Two Sri Lankan finance ministers have resigned in the space of two days. The governor of the country’s central bank had also resigned on Monday, and on Tuesday, the treasury secretary put in his papers.
A spate of resignations of top officials charged with steering Sri Lanka’s economy has exacerbated the dire state of the country’s economy.
Sri Lanka’s newly appointed Finance Minister Ali Sabry resigned on Tuesday, within 24 hours of his appointment.
Sabry had replaced President Gotabaya Rajapaksa’s brother, Basil Rajapaksa who resigned with his 25 other cabinet colleagues.
Sabry said that his resignation comes “after much reflection and deliberation, and taking into consideration the current situation”.
The island nation’s treasury secretary S R Attygalle too resigned his portfolio on Tuesday. This accelerated the momentum of the country’s economic crisis turning into a political crisis.
Earlier, the governor of the country’s central bank’s, Ajith Nivard Cabraal had resigned on Monday after a weekend of protests over rising living costs and power cuts.
The resignation of the central bank governor has put on hold already delayed decisions on interest rate, adding to the instability of the Sri Lankan rupee.
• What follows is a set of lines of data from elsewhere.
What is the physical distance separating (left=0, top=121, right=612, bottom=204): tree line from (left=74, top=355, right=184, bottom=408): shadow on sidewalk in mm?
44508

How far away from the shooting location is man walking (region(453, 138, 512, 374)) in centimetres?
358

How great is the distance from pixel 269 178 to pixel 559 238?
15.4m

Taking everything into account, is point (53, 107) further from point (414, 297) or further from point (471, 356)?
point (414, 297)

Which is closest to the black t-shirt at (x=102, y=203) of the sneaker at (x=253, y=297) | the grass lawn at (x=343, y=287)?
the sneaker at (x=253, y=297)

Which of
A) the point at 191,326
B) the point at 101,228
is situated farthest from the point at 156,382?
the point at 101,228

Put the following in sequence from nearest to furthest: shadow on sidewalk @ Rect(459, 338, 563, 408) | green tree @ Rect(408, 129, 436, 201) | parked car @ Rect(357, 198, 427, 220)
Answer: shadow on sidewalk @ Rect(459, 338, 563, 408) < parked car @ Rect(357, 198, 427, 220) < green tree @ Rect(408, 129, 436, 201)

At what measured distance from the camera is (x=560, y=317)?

Treasury secretary Attygalle was second to the central bank governor Cabraal.
It is now learnt that a former deputy governor, P Nandalal Weerasinghe, will take up the position of the central bank governor, eight years after he had left Australia.
Sri Lanka’s worsening crisis follows a series of mismanaged economic decisions, beginning with the decision to impose organic farming overnight. Food production fell and simultaneously, as if the Gods had planned it thus, the COVID-19 pandemic brought tourist arrivals to a grinding halt.
In a matter of days, thousands of Sri Lankan overseas workers too returned home. The government resorted The resulting foreign exchange crisis meant that there was no fuel to run power-generation stations and a shortage of essential commodities.
The government’s decision to print more currency didn’t help either.
With galloping inflation, closing industries, increasing debts and a poor record of servicing foreign debts, the country today offers a textbook case of how not to handle a country’s economy.